■ **Excerpted passage**
Power Play - It's only been three weeks since Minister Megan Woods and Air Commodore Darryn Webb brought fresh eyes to the country's isolation and quarantine facilities, yet cracks in operating procedures are already being conceded.
A gaping hole has been exposed in the country's Covid plan after two people absconded from managed isolation facilities.
The most recent was on Tuesday night when a man escaped a hotel in Auckland and shopped at a busy central supermarket - he was later found to be Covid-19 positive.
After 70 minutes he returned to his isolation hotel at 7.58pm and police arrived at the Countdown supermarket at 9.30pm.
Countdown and police worked through CCTV footage in the supermarket to see where the man had been and what he'd touched.
Together police and Countdown made a decision to wipe down surfaces, in particular the self-service checkout used by the escapee, at 10.30pm.
So where was the Ministry of Health in all this?
Nowhere to be seen until after the store had reopened at 7am the next morning and Countdown emailed the Ministry to advise what actions they'd taken the night before.
At 8.15am the supermarket made the decision to close again for a deep clean.
With the exception of a staff member mistakenly opening it again for three minutes mid-morning - allowing 11 customers to enter and shop - the store remained closed for the rest of the day.
It's understood the Ministry of Health didn't give any instructions to Countdown about what to do, they made all decisions off their own bat.
When asked why the supermarket wasn't closed down on Tuesday night, Woods said that was a question better directed at the supermarket.
She said the supermarket had "done what needed to be done".
But given the Ministry hadn't offered any advice on Tuesday night and Countdown isn't considered an expert in the field of epidemiology - it's unclear what Woods is basing that statement on.

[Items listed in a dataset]
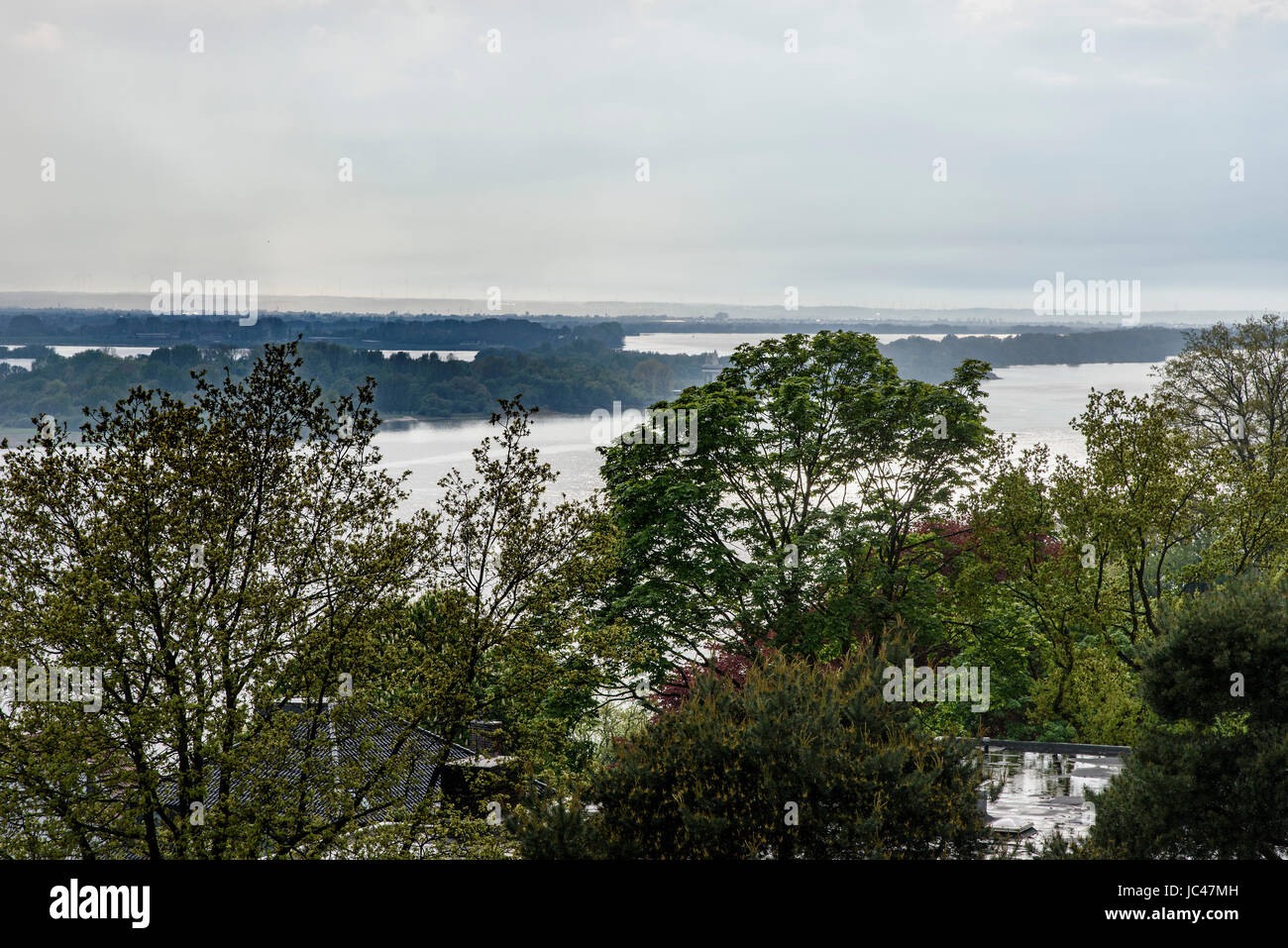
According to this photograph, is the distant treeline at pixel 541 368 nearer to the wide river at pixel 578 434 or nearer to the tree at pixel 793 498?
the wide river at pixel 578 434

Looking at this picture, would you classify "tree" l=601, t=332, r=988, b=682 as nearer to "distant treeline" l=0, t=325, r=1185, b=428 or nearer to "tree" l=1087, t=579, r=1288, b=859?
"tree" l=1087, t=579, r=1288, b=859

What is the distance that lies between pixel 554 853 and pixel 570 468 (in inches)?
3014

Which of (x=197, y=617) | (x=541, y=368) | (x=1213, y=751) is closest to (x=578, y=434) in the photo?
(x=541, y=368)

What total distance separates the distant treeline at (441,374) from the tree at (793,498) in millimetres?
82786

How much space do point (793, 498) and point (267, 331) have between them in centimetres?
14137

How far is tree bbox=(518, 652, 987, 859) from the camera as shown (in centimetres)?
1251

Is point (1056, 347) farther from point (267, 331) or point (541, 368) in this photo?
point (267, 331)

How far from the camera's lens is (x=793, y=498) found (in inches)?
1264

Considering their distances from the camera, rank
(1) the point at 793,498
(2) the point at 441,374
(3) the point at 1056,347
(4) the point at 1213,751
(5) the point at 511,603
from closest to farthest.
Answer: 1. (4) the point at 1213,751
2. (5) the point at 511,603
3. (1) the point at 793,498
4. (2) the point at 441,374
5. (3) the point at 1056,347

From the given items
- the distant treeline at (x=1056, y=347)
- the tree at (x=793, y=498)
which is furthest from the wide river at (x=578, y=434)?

■ **Activities**
(A) In the article about the man who escaped managed isolation in Auckland, at what time did the supermarket decide to close again for a deep clean?
(B) Carry on writing the article about the managed isolation escape, picking up after its final sentence.

■ **Results of the exercise**
(A) At 8.15am.

(B)
Grilled as to where the health advice was in all this, Woods accepted RNZ had identified things that need to be looked at, and conceded there was no standard operating procedure that brings together, within minutes, all the key players.
A startling revelation given the country moved to level 3 more than two months ago and in that time any number of businesses could have faced a situation where a potential Covid patient had visited.
Asked whether this was a clear communication failure by the Ministry of Health, Air Commodore Webb said it demonstrated the complexity of how many agencies are involved.
But this isn't the first time communication, or the lack of it, has been highlighted.
Two weeks ago Webb and Woods released a review of quarantine and managed isolation facilities after a series of blunders, including two women being able to leave isolation early without first being tested.
At the time, Webb said one of the biggest problems identified in the review was a lack of communication.
It seems little has been done to address such a pressing failure.
Dr Ashley Bloomfield, the director-general of health, is taking a well deserved break this week.
It appears his ministry has decided to take one too.